• [What the exercise asks]:
Your response should be an exact reproduction of the data below, beginning at the line containing "A: Wildebeestblue (blue" and ending with the final line.

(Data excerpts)
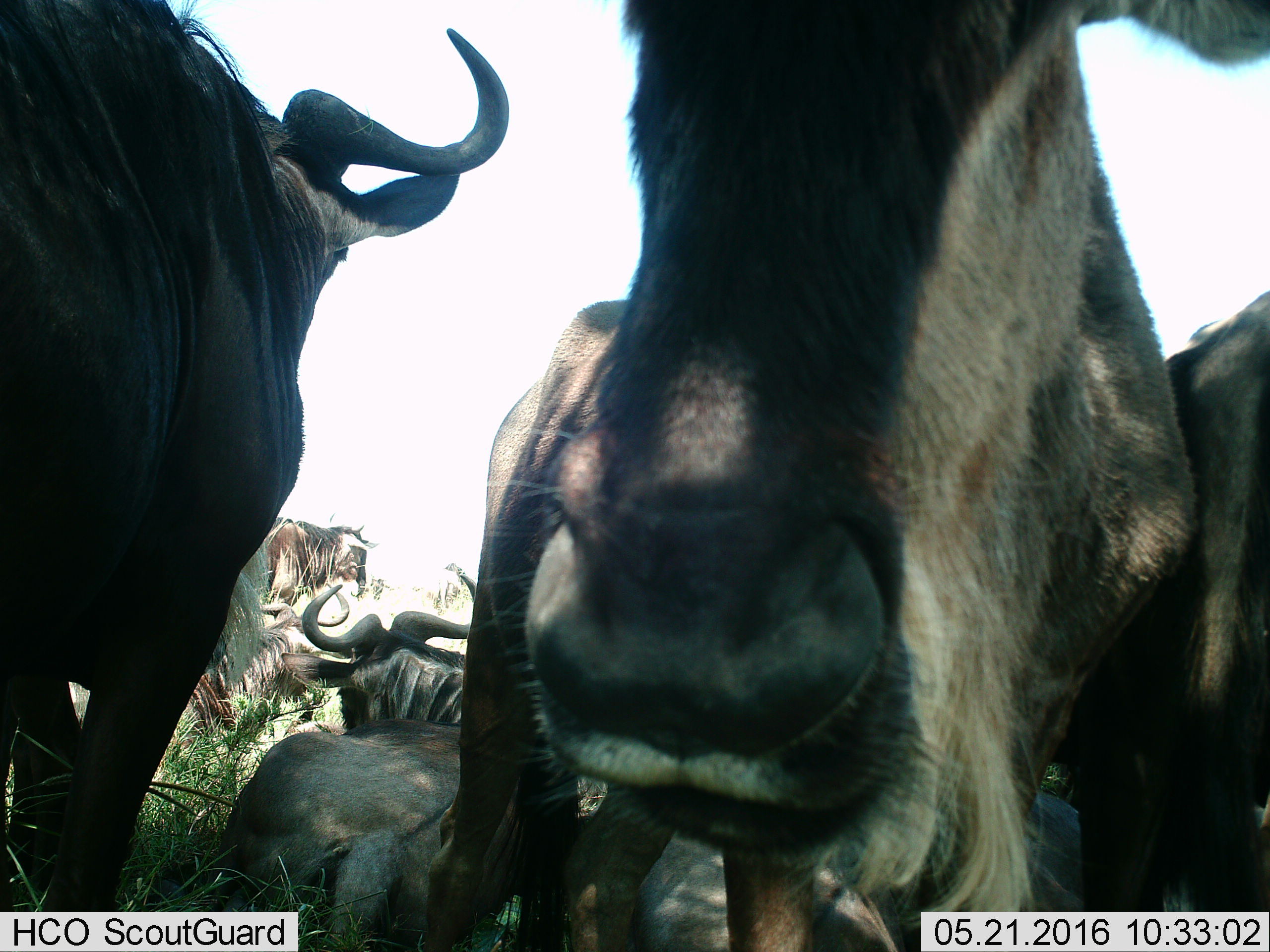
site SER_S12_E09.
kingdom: Animalia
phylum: Chordata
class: Mammalia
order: Artiodactyla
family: Bovidae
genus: Connochaetes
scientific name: Connochaetes taurinus taurinus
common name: blue wildebeest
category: wildebeestblue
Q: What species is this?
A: Wildebeestblue (blue wildebeest) (Connochaetes taurinus taurinus).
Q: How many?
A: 6.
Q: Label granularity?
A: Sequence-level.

• [Answer to this task]:
A: Wildebeestblue (blue wildebeest) (Connochaetes taurinus taurinus).
Q: How many?
A: 6.
Q: Label granularity?
A: Sequence-level.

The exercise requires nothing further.